• TRECHO SELECIONADO:
Anne ainda não havia falado sobre a carta de Romieux com Nadine... Ela andava refletindo sobre a viagem aos Estados Unidos... De certa forma, a garota percebia ares de mudança na mãe. Alguns dias depois do encontro com Paule, Anne teve uma conversa daquelas em que a filha sempre fazia questão de ferir sua autoestima... Sem se importar com o que a mãe pudesse estar passando, Nadine revelou que havia encontrado “o homem de sua vida”... O “verdadeiro”... Amigo de Lachaume, um autêntico militante chamado Joly. A garota estava fascinada e contou a Anne que o rapaz se mostrava surpreso por ela ainda não ter ingressado no Partido... Anne disse que concordava que filha devia mesmo passar por experiências daquele tipo... Acabou ouvindo que não se tratava bem disso... Para Nadine (e Joly), “experiências” como a mãe e os especialistas diziam ao se referirem aos engajamentos juvenis eram meras classificações, perdas de tempo. Para eles o que contava era a atuação. Por alguns dias Anne viu Nadine entre empolgada e frustrada diante de volumes de Química e de O Capital... Os gestos de Anne passaram a ser analisados pela filha “à luz do materialismo histórico”.
(...)
Claudie
era um tipo rico que, durante a guerra, teve condições de enviar algum auxílio
aos amigos menos favorecidos e aos engajados na Resistência. No pós-guerra as
coisas iam se ajeitando e a moça realizava encontros para coquetéis em sua
mansão às quintas-feiras... Normalmente o encontro contava com diversas de suas
amigas para conversas e “bebericagens”. Conforme havia indicado a Paule, Anne
decidiu comparecer a uma dessas reuniões... E aconteceu numa “tarde de neve no
mês de maio”.
Anne chegou de bicicleta e foi recepcionada por
Laure Marva, que foi logo esclarecendo que todas as presentes ficaram
encantadas com sua chegada... Um milagre! Laure disse que nem ousavam
convidá-la porque Anne estava sempre muito ocupada... De fato, aquele tipo de
reunião dizia bem pouco a Anne e Robert... O casal considerava aquilo muito
entediante... Os que ali se encontravam viam o casal Dubreuilh como
orgulhoso...
Claudie
perguntou por Robert e elogiou seu artigo em Vigilance... Perlène, pintor amante de Claudie, participou dizendo que a publicação da revista era um feito considerável...

• MATERIAL DE ORIGEM:
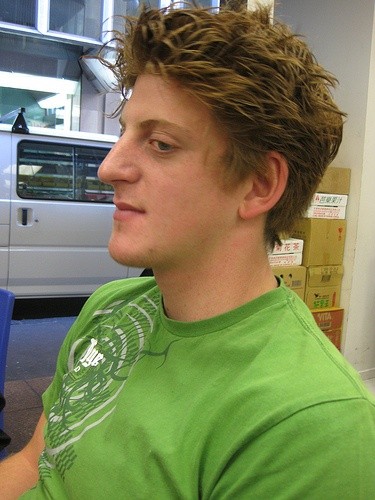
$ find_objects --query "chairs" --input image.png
[0,288,15,459]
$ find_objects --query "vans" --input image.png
[0,123,156,300]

• O QUE FAZER:
No trecho selecionado, por que, segundo Laure Marva, as presentes nem ousavam convidar Anne para as reuniões na casa de Claudie? Não é preciso consultar a listagem.

• RESPOSTA ESCRITA:
Segundo Laure Marva, elas nem ousavam convidar Anne porque ela estava sempre muito ocupada.